BEKASI, POSKOTA.CO.ID - Kota Bekasi mencatatkan rekor sebagai wilayah dengan pengeluaran biaya transportasi tertinggi di Indonesia. Fakta ini diungkap oleh Direktorat Jenderal Integrasi Transportasi Multimoda Kementerian Perhubungan (Kemenhub) yang merilis data pengeluaran warga untuk moda transportasi mencapai hampir Rp2 juta per bulan.
Dirjen Integrasi Transportasi Multimoda Kemenhub, Risal Wasal menjelaskan, tingginya biaya disebabkan beberapa faktor, mulai ketergantungan warga terhadap kendaraan pribadi, minimnya integrasi transportasi umum, hingga jauhnya jarak tempuh dari tempat tinggal ke lokasi kerja, terutama bagi para komuter Bekasi-Jakarta.
Kondisi ini langsung dirasakan Rahmadi, 48 tahun, karyawan swasta asal Bekasi yang setiap hari harus menempuh perjalanan menuju Tanjung Priok, Jakarta Utara, menggunakan sepeda motor.
Dengan gaji yang hanya sedikit di atas Upah Minimum Regional (UMR), Rahmadi harus memutar otak untuk bisa memenuhi kebutuhan rumah tangganya. Ia memiliki istri dan tiga orang anak yang semuanya sudah duduk di bangku sekolah.
Baca Juga: Biaya Transportasi Mahal, Warga Bekasi Sisihkan Gaji untuk Ongkos ke Jakarta
“Buat bensin aja bisa habis Rp1,5 juta perbulan. Belum biaya servis motornya. Itu udah Rp1,5 juta lebih sebulan cuma buat ongkos kerja,” ujar Rahmadi saat ditemui Poskota, Minggu, 3 Agustus 2025.
Dengan pengeluaran transportasi sebesar itu, Rahmadi mengaku kerap harus menekan kebutuhan lain seperti belanja bulanan atau keperluan sekolah anak. Menurutnya, kondisi ini sudah berlangsung lama dan belum ada solusi konkret dari pemerintah.
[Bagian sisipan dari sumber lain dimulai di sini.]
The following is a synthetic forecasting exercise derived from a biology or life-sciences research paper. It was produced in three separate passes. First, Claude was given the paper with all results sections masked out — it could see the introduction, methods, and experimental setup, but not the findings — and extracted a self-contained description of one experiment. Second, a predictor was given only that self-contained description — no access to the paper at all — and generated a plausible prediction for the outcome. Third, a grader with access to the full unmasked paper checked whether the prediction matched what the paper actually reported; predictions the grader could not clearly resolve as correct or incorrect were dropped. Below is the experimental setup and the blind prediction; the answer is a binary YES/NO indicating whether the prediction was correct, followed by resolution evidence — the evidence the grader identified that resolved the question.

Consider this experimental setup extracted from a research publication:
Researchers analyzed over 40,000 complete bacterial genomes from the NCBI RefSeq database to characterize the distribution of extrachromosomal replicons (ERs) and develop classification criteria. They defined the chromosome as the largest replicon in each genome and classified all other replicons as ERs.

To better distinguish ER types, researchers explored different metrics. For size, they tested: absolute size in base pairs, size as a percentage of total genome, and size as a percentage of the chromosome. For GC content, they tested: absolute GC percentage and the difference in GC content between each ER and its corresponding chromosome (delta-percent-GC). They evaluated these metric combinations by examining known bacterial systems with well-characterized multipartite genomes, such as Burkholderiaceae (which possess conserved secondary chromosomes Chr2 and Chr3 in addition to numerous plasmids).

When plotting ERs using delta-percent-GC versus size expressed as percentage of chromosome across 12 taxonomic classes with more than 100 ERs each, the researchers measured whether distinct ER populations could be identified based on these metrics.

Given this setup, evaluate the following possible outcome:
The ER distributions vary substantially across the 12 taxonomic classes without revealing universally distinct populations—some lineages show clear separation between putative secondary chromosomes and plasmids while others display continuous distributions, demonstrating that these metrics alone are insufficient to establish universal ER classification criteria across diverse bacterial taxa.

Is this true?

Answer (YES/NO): NO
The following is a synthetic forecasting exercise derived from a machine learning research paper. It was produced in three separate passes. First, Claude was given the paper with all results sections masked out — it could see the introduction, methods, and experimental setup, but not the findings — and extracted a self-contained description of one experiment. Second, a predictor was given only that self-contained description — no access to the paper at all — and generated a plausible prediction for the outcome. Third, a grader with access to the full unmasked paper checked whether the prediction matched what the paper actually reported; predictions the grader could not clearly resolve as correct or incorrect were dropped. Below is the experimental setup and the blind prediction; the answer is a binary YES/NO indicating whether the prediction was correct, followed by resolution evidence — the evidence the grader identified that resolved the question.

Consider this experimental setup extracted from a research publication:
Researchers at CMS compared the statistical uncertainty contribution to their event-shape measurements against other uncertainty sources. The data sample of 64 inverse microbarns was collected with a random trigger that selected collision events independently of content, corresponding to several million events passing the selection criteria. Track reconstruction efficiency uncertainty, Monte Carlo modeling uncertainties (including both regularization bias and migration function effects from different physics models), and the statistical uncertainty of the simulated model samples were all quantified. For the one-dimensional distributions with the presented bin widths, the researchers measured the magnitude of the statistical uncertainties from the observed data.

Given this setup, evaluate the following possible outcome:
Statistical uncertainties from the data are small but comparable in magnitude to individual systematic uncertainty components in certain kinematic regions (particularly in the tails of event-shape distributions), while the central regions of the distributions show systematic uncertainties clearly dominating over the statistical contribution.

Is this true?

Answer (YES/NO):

“Kami enggak minta yang mewah. Tapi tolong pikirin juga pekerja seperti saya yang gajinya pas-pasan, dan anak sekolah semua. Masa tiap hari kerja cuma buat ongkos?” keluhnya.
Kisah serupa juga dirasakan Arif Rahman, 29 tahun, pekerja swasta asal Bekasi yang bekerja di Tangerang. Arif yang belum menikah ini memilih menggunakan transportasi umum, seperti KRL dan kendaraan motor pribadi untuk menunjang aktivitas hariannya.
Baca Juga: Trauma Beli Beras Oplosan, Warga Bekasi Pilih Beli ke Penggilingan Padi
Namun dengan gaji di bawah UMR, Arif tetap merasa terbebani. Demi mengurangi pengeluaran, ia bahkan hanya pulang ke Bekasi seminggu sekali dan memilih tinggal di kosan temannya yang dekat tempat kerja selama hari kerja.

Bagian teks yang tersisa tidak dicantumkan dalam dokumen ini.